First, some clarification about were I am coming from. A big data analytics application is simply an analytics application where the required data does not fit on a single machine and needs to be considered in full to produce a result. In my thought experiment I am considering applications and not licenses. A single application may require a number of licenses of a particular software package in order to run in a cluster. Therefore to JF Puget’s point, I’m only considering distinct “use cases”.
I was probably too pessimistic in my estimates. If I think about my own team alone, we arguably have 3 optimization applications and 3 predictive analytics applications in production right now. Broadening out to Nielsen as a company, there are several more. My updated estimates are:
- 5,000 big data applications,
- 50,000 optimization applications,
- 500,000 predictive analytics applications.
My reasoning is crude because I don’t know where to find hard data. But here’s where I am coming from.
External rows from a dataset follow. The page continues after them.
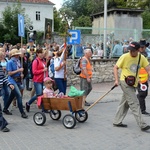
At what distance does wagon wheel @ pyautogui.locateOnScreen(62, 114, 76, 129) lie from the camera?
7.80 m

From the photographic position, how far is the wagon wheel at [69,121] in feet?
25.6

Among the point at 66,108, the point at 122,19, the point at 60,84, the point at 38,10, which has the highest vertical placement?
the point at 38,10

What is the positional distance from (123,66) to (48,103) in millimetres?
1878

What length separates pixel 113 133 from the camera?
7480 mm

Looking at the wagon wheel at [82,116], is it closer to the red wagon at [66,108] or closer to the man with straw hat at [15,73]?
the red wagon at [66,108]

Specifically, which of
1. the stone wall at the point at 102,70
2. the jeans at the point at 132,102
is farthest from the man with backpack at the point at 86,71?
the stone wall at the point at 102,70

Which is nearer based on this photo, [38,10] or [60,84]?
[60,84]

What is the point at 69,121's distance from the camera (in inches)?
311

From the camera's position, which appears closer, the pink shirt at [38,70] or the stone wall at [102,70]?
the pink shirt at [38,70]

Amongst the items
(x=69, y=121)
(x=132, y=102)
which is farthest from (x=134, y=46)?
(x=69, y=121)

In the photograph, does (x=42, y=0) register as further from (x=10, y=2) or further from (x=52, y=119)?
(x=52, y=119)

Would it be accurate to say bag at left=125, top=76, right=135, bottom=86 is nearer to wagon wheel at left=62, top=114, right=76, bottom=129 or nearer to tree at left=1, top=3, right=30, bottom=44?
wagon wheel at left=62, top=114, right=76, bottom=129

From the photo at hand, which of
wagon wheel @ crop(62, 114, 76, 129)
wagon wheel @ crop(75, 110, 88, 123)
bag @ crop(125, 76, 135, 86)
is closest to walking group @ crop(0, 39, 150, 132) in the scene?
bag @ crop(125, 76, 135, 86)

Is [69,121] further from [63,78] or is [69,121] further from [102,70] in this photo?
[102,70]
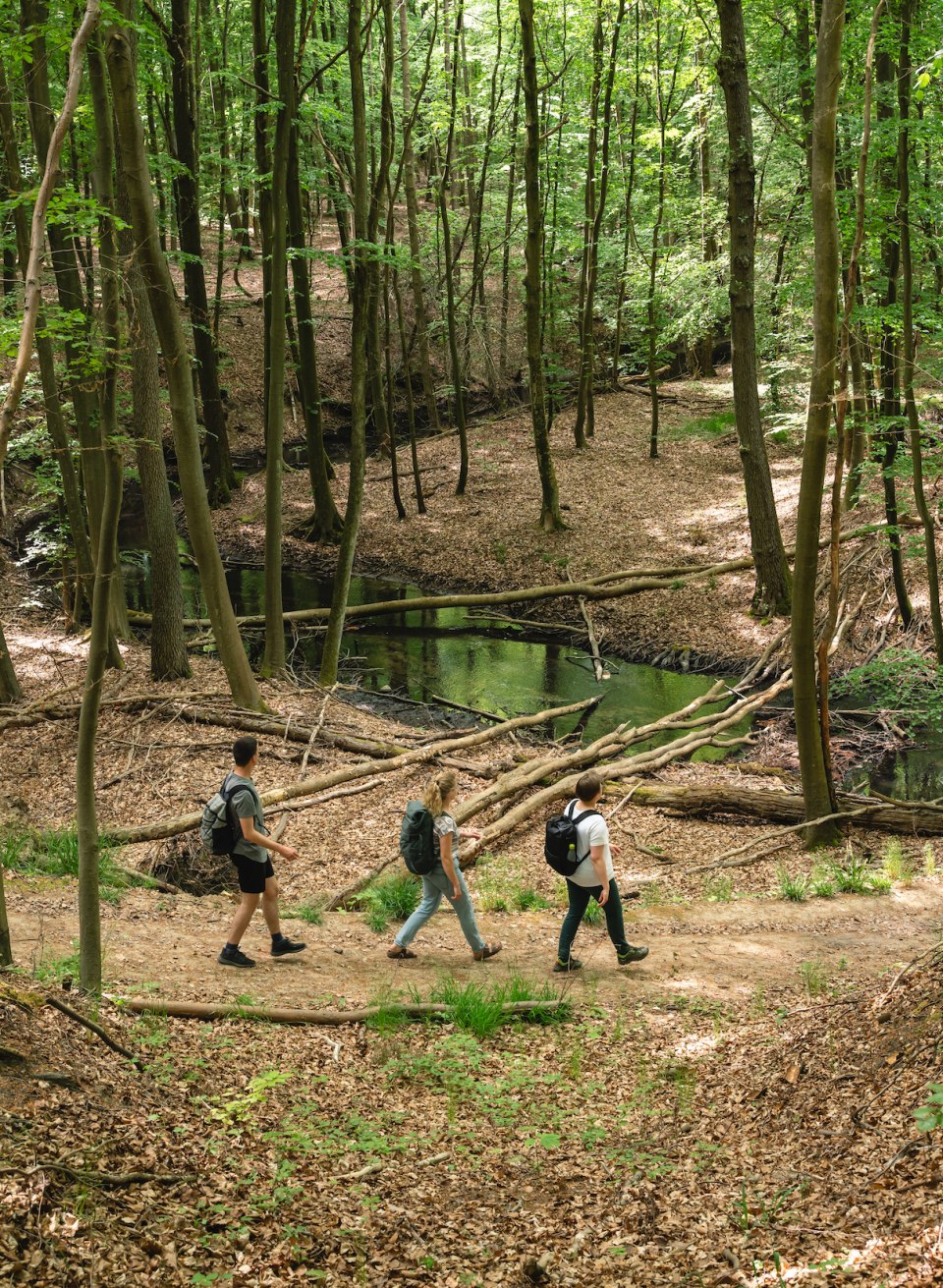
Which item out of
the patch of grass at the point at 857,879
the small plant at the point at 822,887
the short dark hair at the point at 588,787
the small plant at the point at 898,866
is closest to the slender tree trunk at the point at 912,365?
the small plant at the point at 898,866

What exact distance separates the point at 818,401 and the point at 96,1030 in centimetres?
736

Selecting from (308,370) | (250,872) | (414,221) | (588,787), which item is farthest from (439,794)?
(414,221)

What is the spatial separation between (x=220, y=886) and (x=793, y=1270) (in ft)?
23.7

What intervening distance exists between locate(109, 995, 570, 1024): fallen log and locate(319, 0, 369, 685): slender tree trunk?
8.78m

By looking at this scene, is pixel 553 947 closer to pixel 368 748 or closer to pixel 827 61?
pixel 368 748

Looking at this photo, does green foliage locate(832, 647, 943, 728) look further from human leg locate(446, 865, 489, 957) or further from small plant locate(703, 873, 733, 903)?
human leg locate(446, 865, 489, 957)

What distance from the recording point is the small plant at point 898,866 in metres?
9.35

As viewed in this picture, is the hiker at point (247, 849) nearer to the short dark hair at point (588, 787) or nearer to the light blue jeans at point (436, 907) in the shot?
the light blue jeans at point (436, 907)

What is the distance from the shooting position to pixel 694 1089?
5.40 meters

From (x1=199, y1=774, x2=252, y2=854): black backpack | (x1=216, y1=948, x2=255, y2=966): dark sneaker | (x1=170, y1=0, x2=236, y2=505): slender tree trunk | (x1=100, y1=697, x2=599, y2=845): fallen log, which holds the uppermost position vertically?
(x1=170, y1=0, x2=236, y2=505): slender tree trunk

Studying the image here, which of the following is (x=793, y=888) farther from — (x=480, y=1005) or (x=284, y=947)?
(x=284, y=947)

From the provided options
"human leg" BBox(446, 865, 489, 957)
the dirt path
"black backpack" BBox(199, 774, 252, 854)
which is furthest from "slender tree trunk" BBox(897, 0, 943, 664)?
"black backpack" BBox(199, 774, 252, 854)

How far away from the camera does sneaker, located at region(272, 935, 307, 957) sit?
7324 millimetres

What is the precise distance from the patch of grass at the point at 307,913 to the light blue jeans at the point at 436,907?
126cm
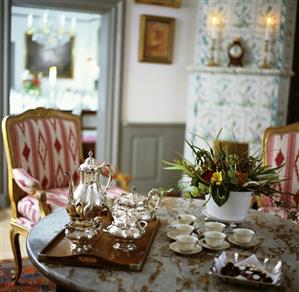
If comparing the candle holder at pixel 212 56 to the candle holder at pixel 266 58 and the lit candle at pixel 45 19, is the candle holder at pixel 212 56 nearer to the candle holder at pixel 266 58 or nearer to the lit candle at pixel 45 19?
the candle holder at pixel 266 58

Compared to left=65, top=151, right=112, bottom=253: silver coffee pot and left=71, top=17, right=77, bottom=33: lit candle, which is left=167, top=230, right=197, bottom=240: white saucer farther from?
left=71, top=17, right=77, bottom=33: lit candle

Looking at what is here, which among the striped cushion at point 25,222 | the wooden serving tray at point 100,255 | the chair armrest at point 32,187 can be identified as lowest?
the striped cushion at point 25,222

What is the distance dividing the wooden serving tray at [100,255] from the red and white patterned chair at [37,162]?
98cm

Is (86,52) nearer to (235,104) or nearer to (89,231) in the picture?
(235,104)

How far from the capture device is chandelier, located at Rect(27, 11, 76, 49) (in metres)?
9.44

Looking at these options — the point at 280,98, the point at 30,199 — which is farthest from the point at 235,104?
the point at 30,199

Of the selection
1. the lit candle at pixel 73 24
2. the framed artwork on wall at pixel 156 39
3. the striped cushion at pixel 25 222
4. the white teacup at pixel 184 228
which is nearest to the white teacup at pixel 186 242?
the white teacup at pixel 184 228

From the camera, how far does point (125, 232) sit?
1703 millimetres

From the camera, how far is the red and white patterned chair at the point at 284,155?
2.96 metres

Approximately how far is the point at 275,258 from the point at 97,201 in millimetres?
672

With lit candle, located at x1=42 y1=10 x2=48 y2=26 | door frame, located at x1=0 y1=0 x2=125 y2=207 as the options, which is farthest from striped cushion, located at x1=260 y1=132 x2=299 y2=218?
lit candle, located at x1=42 y1=10 x2=48 y2=26

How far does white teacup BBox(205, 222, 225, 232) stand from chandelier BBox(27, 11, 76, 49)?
7945 mm

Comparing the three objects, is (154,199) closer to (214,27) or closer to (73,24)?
(214,27)

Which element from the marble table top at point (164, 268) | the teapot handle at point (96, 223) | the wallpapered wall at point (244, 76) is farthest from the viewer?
the wallpapered wall at point (244, 76)
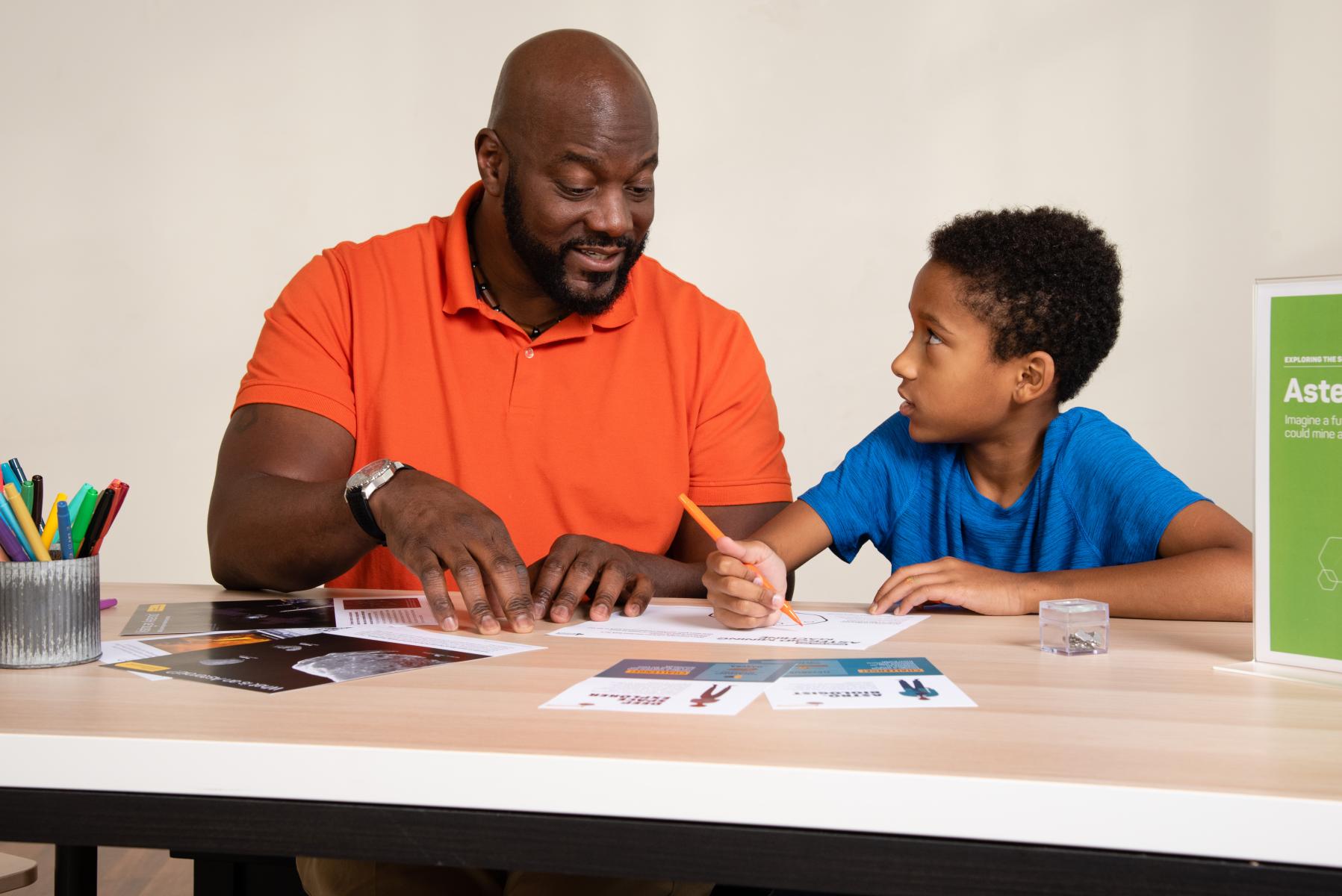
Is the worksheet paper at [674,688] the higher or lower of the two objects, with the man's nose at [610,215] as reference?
lower

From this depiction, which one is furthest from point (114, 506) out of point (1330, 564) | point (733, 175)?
point (733, 175)

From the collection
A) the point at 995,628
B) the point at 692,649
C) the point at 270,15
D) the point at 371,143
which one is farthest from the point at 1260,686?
the point at 270,15

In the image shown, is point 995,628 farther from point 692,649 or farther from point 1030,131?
point 1030,131

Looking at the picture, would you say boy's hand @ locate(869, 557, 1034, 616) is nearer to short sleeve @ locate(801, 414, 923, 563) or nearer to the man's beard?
short sleeve @ locate(801, 414, 923, 563)

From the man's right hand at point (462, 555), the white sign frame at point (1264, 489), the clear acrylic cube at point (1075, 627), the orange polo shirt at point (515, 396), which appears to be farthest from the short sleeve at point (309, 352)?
the white sign frame at point (1264, 489)

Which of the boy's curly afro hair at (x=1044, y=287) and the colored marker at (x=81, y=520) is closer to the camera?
the colored marker at (x=81, y=520)

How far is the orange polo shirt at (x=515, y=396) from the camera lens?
171 cm

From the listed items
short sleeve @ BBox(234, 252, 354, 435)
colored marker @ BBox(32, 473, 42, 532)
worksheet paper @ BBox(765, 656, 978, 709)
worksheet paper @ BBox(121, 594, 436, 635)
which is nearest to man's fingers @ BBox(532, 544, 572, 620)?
worksheet paper @ BBox(121, 594, 436, 635)

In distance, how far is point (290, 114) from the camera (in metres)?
3.21

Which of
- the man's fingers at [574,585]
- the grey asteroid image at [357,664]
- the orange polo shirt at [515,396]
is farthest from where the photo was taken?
the orange polo shirt at [515,396]

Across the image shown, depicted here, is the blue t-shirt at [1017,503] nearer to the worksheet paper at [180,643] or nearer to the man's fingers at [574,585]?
the man's fingers at [574,585]

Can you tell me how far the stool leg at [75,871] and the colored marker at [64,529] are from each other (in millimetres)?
582

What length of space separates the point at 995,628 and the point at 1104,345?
28.4 inches

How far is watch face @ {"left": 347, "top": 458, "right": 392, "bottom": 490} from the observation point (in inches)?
48.8
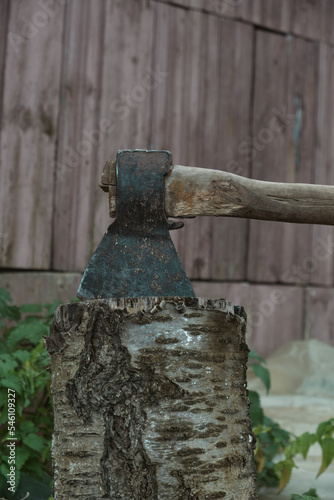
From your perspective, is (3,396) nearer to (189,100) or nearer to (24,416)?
(24,416)

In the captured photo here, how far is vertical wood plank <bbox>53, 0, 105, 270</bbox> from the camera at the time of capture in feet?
10.9

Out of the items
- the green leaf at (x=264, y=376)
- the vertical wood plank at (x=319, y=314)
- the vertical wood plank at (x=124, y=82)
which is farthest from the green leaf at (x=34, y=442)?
the vertical wood plank at (x=319, y=314)

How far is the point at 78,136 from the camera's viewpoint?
3379 mm

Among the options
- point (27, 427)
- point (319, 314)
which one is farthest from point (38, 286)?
point (319, 314)

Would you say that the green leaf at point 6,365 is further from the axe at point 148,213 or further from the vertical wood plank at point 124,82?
the vertical wood plank at point 124,82

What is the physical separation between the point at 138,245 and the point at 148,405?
49 centimetres

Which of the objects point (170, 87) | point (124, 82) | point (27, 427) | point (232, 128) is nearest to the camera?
point (27, 427)

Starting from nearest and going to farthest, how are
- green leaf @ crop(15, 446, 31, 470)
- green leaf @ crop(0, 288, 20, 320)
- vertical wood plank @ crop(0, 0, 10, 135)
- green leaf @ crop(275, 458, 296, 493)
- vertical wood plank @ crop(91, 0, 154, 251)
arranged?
green leaf @ crop(15, 446, 31, 470) → green leaf @ crop(275, 458, 296, 493) → green leaf @ crop(0, 288, 20, 320) → vertical wood plank @ crop(0, 0, 10, 135) → vertical wood plank @ crop(91, 0, 154, 251)

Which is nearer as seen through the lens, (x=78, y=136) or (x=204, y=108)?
(x=78, y=136)

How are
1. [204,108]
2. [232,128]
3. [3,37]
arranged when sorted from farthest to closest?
1. [232,128]
2. [204,108]
3. [3,37]

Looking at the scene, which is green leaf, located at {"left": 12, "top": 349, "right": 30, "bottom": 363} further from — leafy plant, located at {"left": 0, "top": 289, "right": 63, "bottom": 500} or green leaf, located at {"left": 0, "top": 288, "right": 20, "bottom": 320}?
green leaf, located at {"left": 0, "top": 288, "right": 20, "bottom": 320}

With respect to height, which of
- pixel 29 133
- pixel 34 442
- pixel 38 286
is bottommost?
pixel 34 442

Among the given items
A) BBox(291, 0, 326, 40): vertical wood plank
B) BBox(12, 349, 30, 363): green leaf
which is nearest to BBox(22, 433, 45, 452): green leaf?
BBox(12, 349, 30, 363): green leaf

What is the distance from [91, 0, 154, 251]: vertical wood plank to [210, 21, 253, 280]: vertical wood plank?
1.66ft
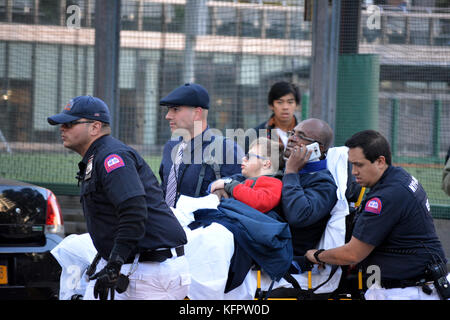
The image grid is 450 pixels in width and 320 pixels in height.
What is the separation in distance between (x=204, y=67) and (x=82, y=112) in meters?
4.78

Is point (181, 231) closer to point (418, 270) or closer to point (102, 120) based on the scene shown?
point (102, 120)

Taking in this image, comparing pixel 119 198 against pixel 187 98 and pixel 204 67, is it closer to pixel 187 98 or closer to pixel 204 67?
pixel 187 98

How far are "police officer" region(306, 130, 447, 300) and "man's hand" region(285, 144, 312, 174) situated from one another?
388 mm

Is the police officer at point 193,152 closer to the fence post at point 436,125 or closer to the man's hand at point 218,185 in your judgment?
the man's hand at point 218,185

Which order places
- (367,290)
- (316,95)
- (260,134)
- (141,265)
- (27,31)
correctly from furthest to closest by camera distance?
1. (27,31)
2. (316,95)
3. (260,134)
4. (367,290)
5. (141,265)

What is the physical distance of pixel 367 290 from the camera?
13.1ft

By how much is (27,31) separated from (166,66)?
205 cm

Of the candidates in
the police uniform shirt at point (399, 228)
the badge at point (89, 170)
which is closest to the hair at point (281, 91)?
the police uniform shirt at point (399, 228)

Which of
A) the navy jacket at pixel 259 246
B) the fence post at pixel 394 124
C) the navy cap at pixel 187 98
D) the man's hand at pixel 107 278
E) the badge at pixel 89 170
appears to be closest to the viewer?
the man's hand at pixel 107 278

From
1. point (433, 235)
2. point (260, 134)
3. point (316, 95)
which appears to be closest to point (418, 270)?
point (433, 235)

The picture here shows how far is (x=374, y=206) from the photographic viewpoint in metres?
3.78

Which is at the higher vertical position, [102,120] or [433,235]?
[102,120]

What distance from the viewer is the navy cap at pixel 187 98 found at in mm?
4805

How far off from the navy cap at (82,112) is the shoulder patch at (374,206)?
1613mm
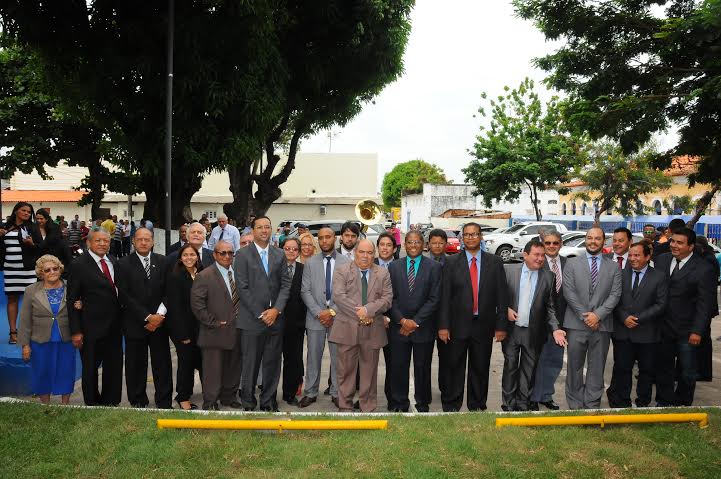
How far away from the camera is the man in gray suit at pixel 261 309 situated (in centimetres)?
608

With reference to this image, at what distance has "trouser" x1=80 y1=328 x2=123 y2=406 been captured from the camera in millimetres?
5875

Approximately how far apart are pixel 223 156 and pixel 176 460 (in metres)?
9.34

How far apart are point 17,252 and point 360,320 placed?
18.0 ft

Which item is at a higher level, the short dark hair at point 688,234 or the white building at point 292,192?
the white building at point 292,192

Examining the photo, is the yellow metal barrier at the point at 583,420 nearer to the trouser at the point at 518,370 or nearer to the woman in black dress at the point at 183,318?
the trouser at the point at 518,370

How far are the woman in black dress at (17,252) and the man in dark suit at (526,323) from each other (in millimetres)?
6632

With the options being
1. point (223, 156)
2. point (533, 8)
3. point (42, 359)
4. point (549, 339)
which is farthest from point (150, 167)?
point (549, 339)

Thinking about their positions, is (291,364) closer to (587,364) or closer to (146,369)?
(146,369)

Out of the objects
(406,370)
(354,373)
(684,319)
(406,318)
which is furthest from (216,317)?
(684,319)

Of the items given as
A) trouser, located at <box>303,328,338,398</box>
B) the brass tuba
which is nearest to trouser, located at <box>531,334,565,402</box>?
Answer: trouser, located at <box>303,328,338,398</box>

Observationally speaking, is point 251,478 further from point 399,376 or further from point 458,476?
point 399,376

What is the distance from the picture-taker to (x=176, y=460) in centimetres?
454

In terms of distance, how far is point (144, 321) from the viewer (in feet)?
19.4

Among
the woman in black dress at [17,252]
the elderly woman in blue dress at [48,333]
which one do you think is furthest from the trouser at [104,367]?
the woman in black dress at [17,252]
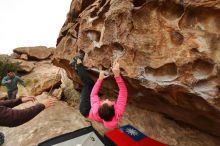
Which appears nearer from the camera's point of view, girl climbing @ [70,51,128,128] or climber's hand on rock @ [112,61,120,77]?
girl climbing @ [70,51,128,128]

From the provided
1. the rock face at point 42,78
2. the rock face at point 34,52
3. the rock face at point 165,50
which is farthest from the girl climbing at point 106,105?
the rock face at point 34,52

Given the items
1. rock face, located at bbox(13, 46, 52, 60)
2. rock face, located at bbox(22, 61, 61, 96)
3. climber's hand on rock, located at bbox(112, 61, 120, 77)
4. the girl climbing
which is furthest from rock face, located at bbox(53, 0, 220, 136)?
rock face, located at bbox(13, 46, 52, 60)

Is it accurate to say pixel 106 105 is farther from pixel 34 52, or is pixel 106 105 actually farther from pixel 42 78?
pixel 34 52

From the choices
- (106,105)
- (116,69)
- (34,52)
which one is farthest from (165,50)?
(34,52)

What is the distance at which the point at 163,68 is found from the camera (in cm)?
570

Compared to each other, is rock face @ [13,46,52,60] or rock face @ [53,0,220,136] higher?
rock face @ [53,0,220,136]

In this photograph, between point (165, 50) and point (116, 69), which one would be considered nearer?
point (165, 50)

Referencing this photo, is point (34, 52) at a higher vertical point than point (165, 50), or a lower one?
lower

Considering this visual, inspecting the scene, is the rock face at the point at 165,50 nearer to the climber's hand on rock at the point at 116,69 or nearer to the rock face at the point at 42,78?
the climber's hand on rock at the point at 116,69

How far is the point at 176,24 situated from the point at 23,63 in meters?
19.2

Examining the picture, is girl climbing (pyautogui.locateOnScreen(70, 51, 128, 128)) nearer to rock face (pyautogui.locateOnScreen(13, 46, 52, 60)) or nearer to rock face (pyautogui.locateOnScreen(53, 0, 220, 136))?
rock face (pyautogui.locateOnScreen(53, 0, 220, 136))

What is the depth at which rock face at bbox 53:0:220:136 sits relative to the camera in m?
5.05

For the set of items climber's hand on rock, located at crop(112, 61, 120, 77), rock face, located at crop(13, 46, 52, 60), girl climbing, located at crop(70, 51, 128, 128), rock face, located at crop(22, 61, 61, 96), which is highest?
climber's hand on rock, located at crop(112, 61, 120, 77)

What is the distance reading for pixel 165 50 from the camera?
560cm
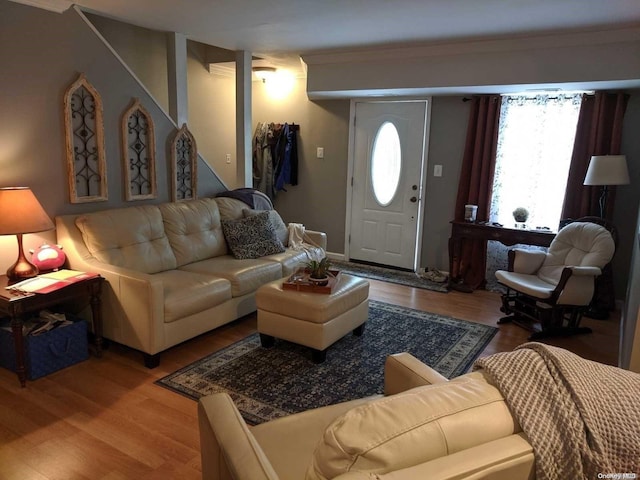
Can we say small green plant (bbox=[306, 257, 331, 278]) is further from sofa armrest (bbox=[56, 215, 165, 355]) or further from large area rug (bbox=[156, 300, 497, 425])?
sofa armrest (bbox=[56, 215, 165, 355])

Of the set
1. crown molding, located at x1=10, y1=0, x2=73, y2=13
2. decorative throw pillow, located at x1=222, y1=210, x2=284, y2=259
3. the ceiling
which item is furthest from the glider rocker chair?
crown molding, located at x1=10, y1=0, x2=73, y2=13

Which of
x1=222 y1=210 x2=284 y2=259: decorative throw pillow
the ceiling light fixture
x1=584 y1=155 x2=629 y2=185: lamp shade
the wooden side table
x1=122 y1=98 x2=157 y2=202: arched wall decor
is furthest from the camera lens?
the ceiling light fixture

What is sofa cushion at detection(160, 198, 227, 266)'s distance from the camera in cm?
385

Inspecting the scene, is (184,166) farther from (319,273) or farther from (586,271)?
(586,271)

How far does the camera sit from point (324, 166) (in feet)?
19.4

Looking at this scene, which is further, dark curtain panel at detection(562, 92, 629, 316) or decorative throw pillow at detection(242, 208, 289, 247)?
decorative throw pillow at detection(242, 208, 289, 247)

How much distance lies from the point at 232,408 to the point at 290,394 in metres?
1.29

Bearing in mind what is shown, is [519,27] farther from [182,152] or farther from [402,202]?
[182,152]

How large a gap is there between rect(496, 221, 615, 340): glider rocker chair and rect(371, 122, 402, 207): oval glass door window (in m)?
1.76

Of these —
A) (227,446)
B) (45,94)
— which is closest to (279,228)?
(45,94)

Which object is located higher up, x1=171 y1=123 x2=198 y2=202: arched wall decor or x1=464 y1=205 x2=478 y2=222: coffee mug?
x1=171 y1=123 x2=198 y2=202: arched wall decor

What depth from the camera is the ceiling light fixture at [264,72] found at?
5574mm

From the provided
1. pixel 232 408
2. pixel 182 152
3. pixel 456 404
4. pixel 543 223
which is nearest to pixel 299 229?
pixel 182 152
Let’s begin with optimization, which I know best. Optimization is “old” by software standards – operations research came of age along with the advent of the digital computer. It is also the most difficult of the three application types to bring into production because the math is so sophisticated and the modeling so specialized. However, the scope of application is incredibly broad. I have no special knowledge but there must be at least 10 major optimization applications that fit my criteria at UPS alone. And 10 more at Amazon, 3 in my office, and so on. Further, the “tail” is long; from past experience I know there are many “one off” mission critical optimization applications that range from such fields as scheduling, supply chain, forestry management, budget optimization, etc.
Predictive analytics is the fuzziest of the three to predict. My gut tells me a factor of 10 more than optimization, but depending on how loose we are in our definitions, I could easily see a factor of anything between 5 and 20. Anything that forecasts is a predictive analytics application, and forecasting is everywhere. Think of the financial world alone! I think it boils down to how many of these applications are actually profit generating, and how loose we want to be in our definition of “predictive analytics”. A “TOP 10” SQL query is a predictive analytics application, I suppose, but not really in the spirit of what I was envisioning. 500K is a big number, but probably not outlandish.
This leaves us with big data. It is true that there is much that is labeled big data that is not really big data according to my definition, but that’s not my problem. I throw that stuff out. There are also innumerable samples (congratulations on computing pi!) but those are mainly to generate blog hits or sell something. Here I suspect that there are a relatively small number of players (Amazon, Google, IBM come to mind) that account for a significant percentage of total big data applications. 5000 is a concession that I might have been too pessimistic in my previous post – but it can’t be much more than that. In any case, the “tail” is much shorter currently than for other analytics applications, and my prediction is that this will always be true.
Big data applications will never be as broadly deployed as predictive and prescriptive analytics applications. Big data application user bases (e.g. Netflix) may grow to be just as large, but the sheer number and variety of applications will always trail predictive analytics and optimization. This moment will be seen as a transformative era in computing – but not because of big data, but because of the advent of cloud analytics. Cloud analytics can be built by anyone with basic programming knowledge and the ability to create models, and provides insight to anyone with an internet capable device. That’s the future – and one worth hyping.